EXERCISE TASK:
Copy everything from "That sucks. I" down to "better than that..." in the bike theft thread below, replacing "homeowners" with "renters" each time it appears.

SELECTION:
========

That is the worst feeling ever. Sorry man. When my brother's demo got jacked while he was in college, my parent's insurance ended up covering it. May be worth a shot.


----------



## Jon Richard (Dec 20, 2011)

I am so sorry to hear that.

Costa Mesa, CA where I grew up ranks amongst the highest number of bike thefts in the nation. I've had 11 bikes stolen from me and it's the violation as well as the loss that burns me up.

I hope you get your bike back and the scum who stole it gets his nut sack caught in the chain ring. They used to hang horse thieves, you don't mess with someones ride.


----------



## Tone's (Nov 12, 2011)

Sorry to hear that mate, its a gutting feeling, i had an expensive fishing boat stolen a few years back, it sucked mate..

Try and find some positives, your bike was coming on 5 years old, now you get to look for a new one, yes you might have to save up, but a new bikes just around the corner, but lets hope you get this one back.

Keep your chin up mate, in the grand scheme of things its just a bike, another one will come round real soon
cheers mate


----------



## Pädi1 (Jan 2, 2012)

Damn, I'm sorry mate  I'll keep an eye on Pinkbike for ya.


----------



## cyclelicious (Oct 7, 2008)

sorry for the bad news Moosey. 
You are doing the right thing spread the message. You never know there may be a faint chance your missing bike could turn up


----------



## flyingwalrus (Apr 14, 2004)

Will definitely keep an eye out online. That SUCKS!


----------



## kenbentit (Jan 2, 2003)

I'd console myself with the thought that the seat tube crack will give way and castrate the loser who snagged your bike. :devil:


----------



## fgiraffe (Aug 30, 2004)

Condolences man, looking at the spot where your bike SHOULD be is a sickening feeling.


----------



## wsmac (Sep 5, 2010)

When I'm online... I'm on CL (in addition to MTBR, of course)... Humboldt, Mendocino, SF Bay Area, Redding, and up into Oregon... Medford, Gold Coast, sometimes Portland.

I always look in at CL when I'm traveling, just to see what's out there.

Thanks for the pic.. that is a BIG help!
I'll keep an eye out for it myself

Is that a Deadmau5 sticker on it?


----------



## motochick (Jun 22, 2010)

That sucks. I had my first MTB stolen 5 months after I started riding. It made me wanna give up riding. I was livid! I got my homeowners ins check and built a new bike, but it will always hurt. Try contacting your parents homeowners insurance. Worth a try. I will keep and eye out for it.


----------



## .WestCoastHucker. (Jan 14, 2004)

wow! lame..

someone needs to say it, but im not sure what you expected with that lock you were using there, you know better than that...

========

RECORDED INFORMATION:
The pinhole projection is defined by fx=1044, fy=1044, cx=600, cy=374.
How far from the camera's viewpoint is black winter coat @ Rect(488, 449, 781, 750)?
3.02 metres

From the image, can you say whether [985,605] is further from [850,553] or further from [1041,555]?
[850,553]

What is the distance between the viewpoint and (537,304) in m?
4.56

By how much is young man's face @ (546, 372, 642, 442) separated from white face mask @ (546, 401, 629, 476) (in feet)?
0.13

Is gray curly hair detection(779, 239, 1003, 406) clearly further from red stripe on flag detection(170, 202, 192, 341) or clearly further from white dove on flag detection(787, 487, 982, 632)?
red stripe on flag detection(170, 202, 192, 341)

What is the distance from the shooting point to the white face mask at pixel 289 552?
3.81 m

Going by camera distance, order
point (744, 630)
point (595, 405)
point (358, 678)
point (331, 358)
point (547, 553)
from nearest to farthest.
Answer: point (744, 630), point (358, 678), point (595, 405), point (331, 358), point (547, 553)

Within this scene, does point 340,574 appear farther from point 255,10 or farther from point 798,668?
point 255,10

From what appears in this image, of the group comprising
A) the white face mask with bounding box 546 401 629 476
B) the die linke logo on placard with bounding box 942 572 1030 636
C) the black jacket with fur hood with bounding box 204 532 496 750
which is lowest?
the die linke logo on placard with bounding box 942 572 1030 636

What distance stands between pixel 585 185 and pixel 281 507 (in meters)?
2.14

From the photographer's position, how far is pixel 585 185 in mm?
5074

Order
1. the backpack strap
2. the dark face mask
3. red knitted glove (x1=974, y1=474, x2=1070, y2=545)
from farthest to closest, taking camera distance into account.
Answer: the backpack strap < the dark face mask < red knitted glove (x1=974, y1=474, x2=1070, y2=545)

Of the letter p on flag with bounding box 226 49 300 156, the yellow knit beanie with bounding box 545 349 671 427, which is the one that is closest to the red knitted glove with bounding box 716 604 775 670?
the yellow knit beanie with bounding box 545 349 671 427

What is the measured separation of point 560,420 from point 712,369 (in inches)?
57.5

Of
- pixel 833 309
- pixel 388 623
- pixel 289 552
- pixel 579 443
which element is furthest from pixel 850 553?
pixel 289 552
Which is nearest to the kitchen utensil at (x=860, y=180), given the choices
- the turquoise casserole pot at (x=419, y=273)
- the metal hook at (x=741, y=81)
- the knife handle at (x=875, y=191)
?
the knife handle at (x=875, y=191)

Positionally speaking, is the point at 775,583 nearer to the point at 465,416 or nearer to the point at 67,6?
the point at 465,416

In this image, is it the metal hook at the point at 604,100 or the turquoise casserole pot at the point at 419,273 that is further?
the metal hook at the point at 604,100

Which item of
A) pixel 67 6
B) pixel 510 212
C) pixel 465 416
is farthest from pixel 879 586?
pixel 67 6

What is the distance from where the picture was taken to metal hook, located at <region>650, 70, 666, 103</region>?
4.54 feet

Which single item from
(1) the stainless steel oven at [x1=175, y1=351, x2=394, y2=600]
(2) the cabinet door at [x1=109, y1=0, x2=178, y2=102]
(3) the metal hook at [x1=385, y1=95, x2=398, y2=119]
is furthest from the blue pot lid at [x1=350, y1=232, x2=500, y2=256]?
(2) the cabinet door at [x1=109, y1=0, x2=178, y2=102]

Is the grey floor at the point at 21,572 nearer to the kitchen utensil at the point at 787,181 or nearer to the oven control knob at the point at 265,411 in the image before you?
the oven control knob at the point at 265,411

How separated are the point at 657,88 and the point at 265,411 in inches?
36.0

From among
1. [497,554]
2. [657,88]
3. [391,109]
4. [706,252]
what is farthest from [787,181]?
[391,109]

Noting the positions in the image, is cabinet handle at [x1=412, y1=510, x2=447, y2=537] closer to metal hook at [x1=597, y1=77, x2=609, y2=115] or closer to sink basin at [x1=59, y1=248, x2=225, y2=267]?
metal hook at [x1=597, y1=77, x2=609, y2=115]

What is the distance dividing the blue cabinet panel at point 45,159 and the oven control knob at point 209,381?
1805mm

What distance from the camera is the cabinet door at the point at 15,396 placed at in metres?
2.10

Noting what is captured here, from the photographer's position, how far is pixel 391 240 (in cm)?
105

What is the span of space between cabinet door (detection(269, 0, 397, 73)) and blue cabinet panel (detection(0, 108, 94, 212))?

========

SOLVED PROBLEM:
That sucks. I had my first MTB stolen 5 months after I started riding. It made me wanna give up riding. I was livid! I got my renters ins check and built a new bike, but it will always hurt. Try contacting your parents renters insurance. Worth a try. I will keep and eye out for it.


----------



## .WestCoastHucker. (Jan 14, 2004)

wow! lame..

someone needs to say it, but im not sure what you expected with that lock you were using there, you know better than that...